Solving a system of multivariable equations

[maxjohnson]

Consider the equation system

x*e^y + y*f(z) = a
x*g(x,y) +z^2 = b

where f(z) and g(x,y) are differentiable functions, and a and b are constants. Suppose that the system defines x and y as differentiable functions of z. Find expressions for dx/dz and dy/dz.

Any help would be appreciated!

Thank you!

 

[Greg]

Hello maxjohnson and welcome to MHB! :D

We ask that our users show their progress (work thus far or thoughts on how to begin) when posting questions. This way our helpers can see where you are stuck or may be going astray and will be able to post the best help possible without potentially making a suggestion which you have already tried, which would waste your time and that of the helper.

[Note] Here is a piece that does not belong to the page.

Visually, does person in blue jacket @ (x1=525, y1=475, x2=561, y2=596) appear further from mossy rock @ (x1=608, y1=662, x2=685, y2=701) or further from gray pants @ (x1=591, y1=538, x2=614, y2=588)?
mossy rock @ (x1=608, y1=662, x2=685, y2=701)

Can you post what you have done so far?

 

[maxjohnson]

This is what I’ve got so far:

1. dxe^y + dyxe^y + dyf(z) + yf’(z)dz = 0

2. g(x,y) + x(dg(x,y)/dx)dx + x(dg(x,y)/dy)dy = -2zdz

 

[I like Serena]

This is what I’ve got so far:

1. dxe^y + dyxe^y + dyf(z) + yf’(z)dz = 0

2. g(x,y) + x(dg(x,y)/dx)dx + x(dg(x,y)/dy)dy = -2zdz

Hi maxjohnson! Welcome to MHB! (Smile)

Good.
Now divide both equations by dz, so that they will contain $\d x z$ and $\d y z$.
That means we have 2 equations with $\d x z$ and $\d y z$ as unknowns, which we can solve can't we? (Wondering)
(Click Reply With Quote if you want to know how to format derivatives like that.)

 

[S.G. Janssens]

I'm not so fond of treating derivatives as quotients of differentials, but I think formally it works out here.

Without wanting to be argumentative, I would like to add some comments that I hope could be helpful for the OP and/or others. The original system from post #1 is
\[
\left\{
\begin{aligned}
x e^y + y f(z) &= a\\
x g(x,y) +z^2 &= b
\end{aligned}
\right.
\]
It was given that the system defines $x$ and $y$ as differentiable functions of $z$, but how do we find out whether this is indeed the case? This can be done together with the rest of the problem along the following lines, at least locally and provided that we are allowed to assume additionally that the derivatives of $f$ and $g$ are continuous.

The above system can be written as $F(x,y,z) = 0$ with $F : \mathbb{R}^2 \times \mathbb{R} \to \mathbb{R}^2$ given by
\[
F(x, y, z) =
\begin{pmatrix}
x e^y + y f(z) - a\\
x g(x,y) +z^2 - b
\end{pmatrix}
\]
Let $D_1F$ be the partial derivative of $F$ with respect to its first two arguments. At any point $(x_0,y_0,z_0) \in \mathbb{R}^3$ where $F(x_0,y_0,z_0) = 0$ and the $2 \times 2$ matrix $D_1F(x_0,y_0,z_0)$ is non-singular, the Implicit Function Theorem applies: There exists a continuously differentiable function $G$, defined in a neighborhood $U$ of $z_0$ and taking values in a neigborhood $V$ of $(x_0,y_0)$, such that for each $z \in U$ the equation $F(x,y,z) = 0$ has the unique solution $G(z) \in V$. We may differentiate the relation $F(G(z),z) = 0$ with respect to $z \in U$ to find
\[
D_1F(G(z),z)DG(z) + D_2F(G(z),z) = 0,
\]
so $DG(z) = -[D_1F(G(z),z)]^{-1}D_2F(G(z),z)$ for all $z \in U$. (The non-singularity of $D_1F(G(z_0),z_0)$ and the continuity of the derivatives of $f$ and $g$ are used together to ensure that the matrix inverse exists for $z$ near $z_0$.)